**YOUR GOAL**
How many lines in the items below contain the string "farthest", with case counting? Give only the number.

(Dataset records)
◇ ◇ ◇ ◇ ◇ ◇ ◇

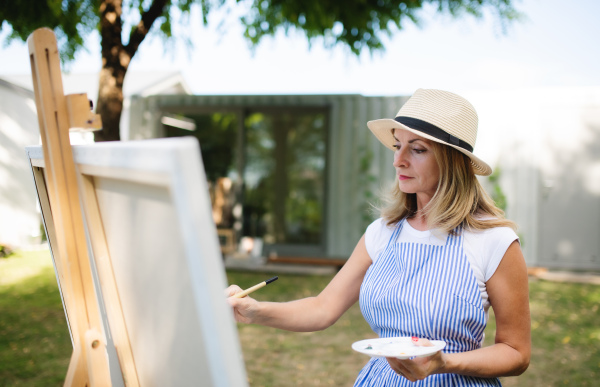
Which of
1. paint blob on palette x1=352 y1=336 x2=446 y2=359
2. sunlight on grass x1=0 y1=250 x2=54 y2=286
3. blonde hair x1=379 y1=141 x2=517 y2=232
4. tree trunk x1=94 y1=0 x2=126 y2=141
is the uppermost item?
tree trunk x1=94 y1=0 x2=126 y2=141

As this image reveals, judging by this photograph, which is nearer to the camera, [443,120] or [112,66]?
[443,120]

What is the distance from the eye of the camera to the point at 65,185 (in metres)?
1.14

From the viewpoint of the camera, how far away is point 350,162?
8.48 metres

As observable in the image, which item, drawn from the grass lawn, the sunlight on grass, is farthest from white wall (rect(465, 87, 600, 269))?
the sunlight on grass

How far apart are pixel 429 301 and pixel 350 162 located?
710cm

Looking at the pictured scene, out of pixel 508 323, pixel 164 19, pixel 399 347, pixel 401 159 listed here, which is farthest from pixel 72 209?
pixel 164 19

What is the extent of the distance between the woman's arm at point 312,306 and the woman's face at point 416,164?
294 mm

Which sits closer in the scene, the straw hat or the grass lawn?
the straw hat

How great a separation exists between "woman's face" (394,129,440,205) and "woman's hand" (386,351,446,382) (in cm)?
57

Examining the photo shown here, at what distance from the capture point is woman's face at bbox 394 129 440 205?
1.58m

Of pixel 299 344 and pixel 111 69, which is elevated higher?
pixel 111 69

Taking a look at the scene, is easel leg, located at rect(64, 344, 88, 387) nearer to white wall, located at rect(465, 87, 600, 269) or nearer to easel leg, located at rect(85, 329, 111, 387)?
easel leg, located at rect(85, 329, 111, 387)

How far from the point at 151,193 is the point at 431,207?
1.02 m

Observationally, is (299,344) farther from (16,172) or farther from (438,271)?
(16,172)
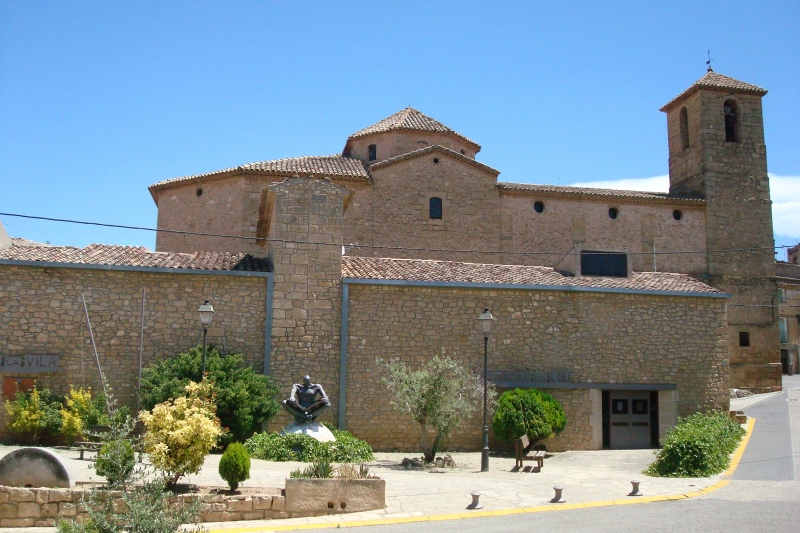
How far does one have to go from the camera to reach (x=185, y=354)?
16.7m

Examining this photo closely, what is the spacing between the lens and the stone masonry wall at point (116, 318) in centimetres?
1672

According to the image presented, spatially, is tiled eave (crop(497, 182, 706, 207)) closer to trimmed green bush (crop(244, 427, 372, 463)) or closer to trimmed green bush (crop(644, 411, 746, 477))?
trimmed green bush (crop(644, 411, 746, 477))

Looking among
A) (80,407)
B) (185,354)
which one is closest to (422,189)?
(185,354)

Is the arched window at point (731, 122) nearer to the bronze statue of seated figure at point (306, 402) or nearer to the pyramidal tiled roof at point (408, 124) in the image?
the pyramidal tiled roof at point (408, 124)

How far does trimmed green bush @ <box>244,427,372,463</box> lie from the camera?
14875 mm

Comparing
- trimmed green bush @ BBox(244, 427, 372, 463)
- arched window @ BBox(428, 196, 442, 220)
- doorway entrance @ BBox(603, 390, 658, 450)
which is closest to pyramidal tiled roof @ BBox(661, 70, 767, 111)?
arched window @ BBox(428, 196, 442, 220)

◇ ◇ ◇ ◇ ◇ ◇ ◇

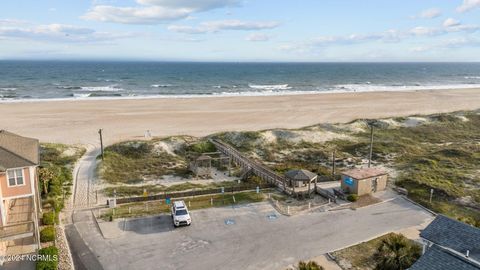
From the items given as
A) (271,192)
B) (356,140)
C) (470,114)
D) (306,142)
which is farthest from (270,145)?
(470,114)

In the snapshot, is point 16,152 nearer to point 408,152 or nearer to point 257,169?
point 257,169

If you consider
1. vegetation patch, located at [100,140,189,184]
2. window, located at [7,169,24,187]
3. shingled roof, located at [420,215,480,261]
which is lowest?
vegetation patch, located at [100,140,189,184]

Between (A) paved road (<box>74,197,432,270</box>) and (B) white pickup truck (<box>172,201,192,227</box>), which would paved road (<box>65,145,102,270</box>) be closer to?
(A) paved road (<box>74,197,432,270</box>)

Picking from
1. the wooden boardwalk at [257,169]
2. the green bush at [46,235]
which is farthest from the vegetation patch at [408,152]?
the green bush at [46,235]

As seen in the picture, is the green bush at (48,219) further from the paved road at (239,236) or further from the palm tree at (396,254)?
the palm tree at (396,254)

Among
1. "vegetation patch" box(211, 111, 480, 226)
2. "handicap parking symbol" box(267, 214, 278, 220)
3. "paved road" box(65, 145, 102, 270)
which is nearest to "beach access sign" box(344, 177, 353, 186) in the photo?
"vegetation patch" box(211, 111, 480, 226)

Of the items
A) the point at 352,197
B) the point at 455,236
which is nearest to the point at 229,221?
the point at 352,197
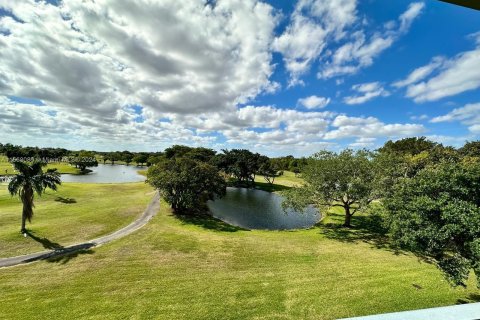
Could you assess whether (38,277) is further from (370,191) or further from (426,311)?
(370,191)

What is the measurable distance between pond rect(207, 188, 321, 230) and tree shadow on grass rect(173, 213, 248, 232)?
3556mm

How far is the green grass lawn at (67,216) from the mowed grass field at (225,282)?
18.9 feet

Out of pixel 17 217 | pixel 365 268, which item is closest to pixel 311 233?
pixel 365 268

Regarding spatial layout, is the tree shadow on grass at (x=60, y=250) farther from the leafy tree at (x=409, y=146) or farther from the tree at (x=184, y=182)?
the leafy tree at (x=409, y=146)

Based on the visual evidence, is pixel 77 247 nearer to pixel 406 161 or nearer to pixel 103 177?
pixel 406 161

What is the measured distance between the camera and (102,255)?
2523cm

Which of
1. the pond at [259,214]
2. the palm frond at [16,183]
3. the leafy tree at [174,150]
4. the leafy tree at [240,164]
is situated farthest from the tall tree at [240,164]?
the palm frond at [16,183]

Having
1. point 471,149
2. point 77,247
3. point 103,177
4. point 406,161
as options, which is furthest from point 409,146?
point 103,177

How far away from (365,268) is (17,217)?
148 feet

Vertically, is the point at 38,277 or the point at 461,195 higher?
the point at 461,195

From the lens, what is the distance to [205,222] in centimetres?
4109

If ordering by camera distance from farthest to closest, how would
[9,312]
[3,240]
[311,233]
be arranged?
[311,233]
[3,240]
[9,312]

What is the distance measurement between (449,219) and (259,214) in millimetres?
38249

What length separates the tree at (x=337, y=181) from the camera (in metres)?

◇ ◇ ◇ ◇ ◇ ◇ ◇

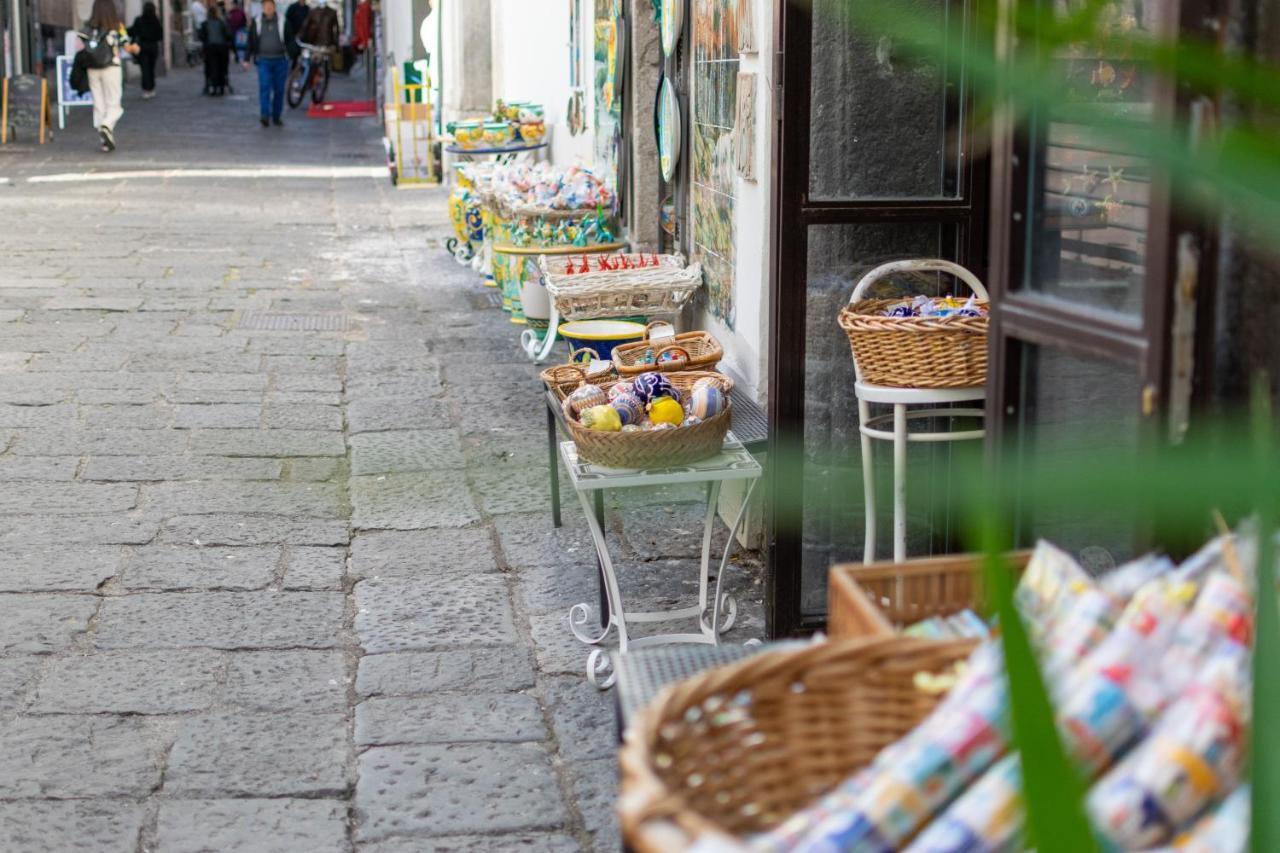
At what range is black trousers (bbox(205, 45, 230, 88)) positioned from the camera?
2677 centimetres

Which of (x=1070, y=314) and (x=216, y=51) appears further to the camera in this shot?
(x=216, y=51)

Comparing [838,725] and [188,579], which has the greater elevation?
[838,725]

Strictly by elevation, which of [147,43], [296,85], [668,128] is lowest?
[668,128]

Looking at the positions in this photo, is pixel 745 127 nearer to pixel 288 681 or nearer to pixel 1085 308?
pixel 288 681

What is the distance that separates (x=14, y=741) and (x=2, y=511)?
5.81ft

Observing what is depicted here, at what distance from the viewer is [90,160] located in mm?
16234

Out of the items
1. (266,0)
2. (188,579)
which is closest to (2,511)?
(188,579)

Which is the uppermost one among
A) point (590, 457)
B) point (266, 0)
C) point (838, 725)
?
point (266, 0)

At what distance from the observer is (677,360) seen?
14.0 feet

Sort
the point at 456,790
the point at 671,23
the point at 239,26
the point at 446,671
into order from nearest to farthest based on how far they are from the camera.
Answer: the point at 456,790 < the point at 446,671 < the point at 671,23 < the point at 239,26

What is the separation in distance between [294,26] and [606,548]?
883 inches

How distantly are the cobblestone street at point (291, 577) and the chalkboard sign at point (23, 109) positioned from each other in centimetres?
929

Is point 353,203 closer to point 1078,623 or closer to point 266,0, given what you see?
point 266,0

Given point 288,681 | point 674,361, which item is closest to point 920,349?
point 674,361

◇ ◇ ◇ ◇ ◇ ◇ ◇

**RESULT FOR THIS TASK**
7